═════ FRAGMENTO PARA LEER ═════

Por Fernando E. Alvarado
“El don de profecía como tal ha cesado. Un maestro que expone correctamente las Escrituras, y particularmente un pastor o predicador que declara la Biblia, puede ser considerado un profeta en cuanto a que está anunciando el consejo de Dios. Con la terminación del canon del Nuevo Testamento, el concepto de profecía cambió de declarar nueva revelación a declarar la revelación completa que Dios ya ha dado.»
Ante todo, es necesario aclarar que un verdadero profeta es aquel que predica la Palabra e invita a su pueblo al arrepentimiento. No es un adivinador ni un mago; es un predicador de la verdad, pero no de nuevas verdades extrabíblicas. No es quien le añade a la Palabra o pretende agregar sus visiones al Canon Sagrado. Su función es comunicar el mensaje de Dios contenido en las Escrituras y solo en ellas. Los pentecostales de sana doctrina no tenemos otro concepto de profeta como muchos suponen.

Ahora bien, cuando un cesacionista declara “un maestro que expone correctamente las Escrituras, y particularmente un pastor o predicador que declara la Biblia, puede ser considerado un profeta” lo hace generalmente impulsado por su deseo de defender el principio de la Sola Scriptura y la suficiencia de esta. Y aunque dicha intención es loable, yerra al negar lo que la mismas Escrituras enseñan al respecto. Dicho de otra manera, los cesacionistas niegan la enseñanza de las Escrituras para defender las mismas Escrituras. Un poco contradictorio, ¿o no? ¿Ha sustituido la predicación desde el púlpito, o la enseñanza en la iglesia, al don de profecía?
Aclaremos este punto. Aunque hoy en día decir que un predicador que “denuncia el pecado” y “exhorta al pueblo al arrepentimiento” ejerce la función profética se ha vuelto muy común (y tienen cierto grado de razón), a la larga este no es más que un eslogan piadoso con una intención cesacionista oculta (un eslogan que muchos pentecostales han adoptado sin tan siquiera considerar sus implicaciones teológicas y doctrinales). Analicemos este asunto: Un predicador por lo general prepara, platica y expone un tema de la palabra de Dios. En cambio, un profeta habla directamente bajo la unción del Espíritu Santo.[1] Ambos tienen una función que cumplir en la edificación de la iglesia, pero no deben ser confundidos.

═════ SECCIÓN DE DATOS ═════

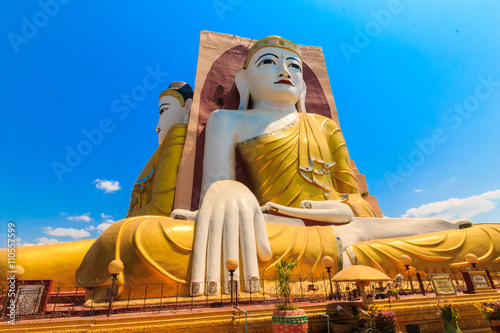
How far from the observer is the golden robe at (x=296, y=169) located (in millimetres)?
6297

═════

**CONSIGNA A**
Transcriba del fragmento sobre la profecía todo el pasaje que va desde "Ante todo, es" hasta "como muchos suponen.".
**CONSIGNA B**
Indique si cada afirmación concuerda con el fragmento sobre la profecía, con sí o no y las palabras textuales que lo deciden: (i) un verdadero profeta es un adivinador; (ii) un profeta habla directamente bajo la unción del Espíritu Santo; (iii) el predicador y el profeta pueden confundirse entre sí.
El listado no guarda relación alguna con el fragmento sobre la profecía.

**RESPUESTA A**
Ante todo, es necesario aclarar que un verdadero profeta es aquel que predica la Palabra e invita a su pueblo al arrepentimiento. No es un adivinador ni un mago; es un predicador de la verdad, pero no de nuevas verdades extrabíblicas. No es quien le añade a la Palabra o pretende agregar sus visiones al Canon Sagrado. Su función es comunicar el mensaje de Dios contenido en las Escrituras y solo en ellas. Los pentecostales de sana doctrina no tenemos otro concepto de profeta como muchos suponen.

**RESPUESTA B**
(i) No: "No es un adivinador ni un mago".
(ii) Sí: "un profeta habla directamente bajo la unción del Espíritu Santo".
(iii) No: "pero no deben ser confundidos".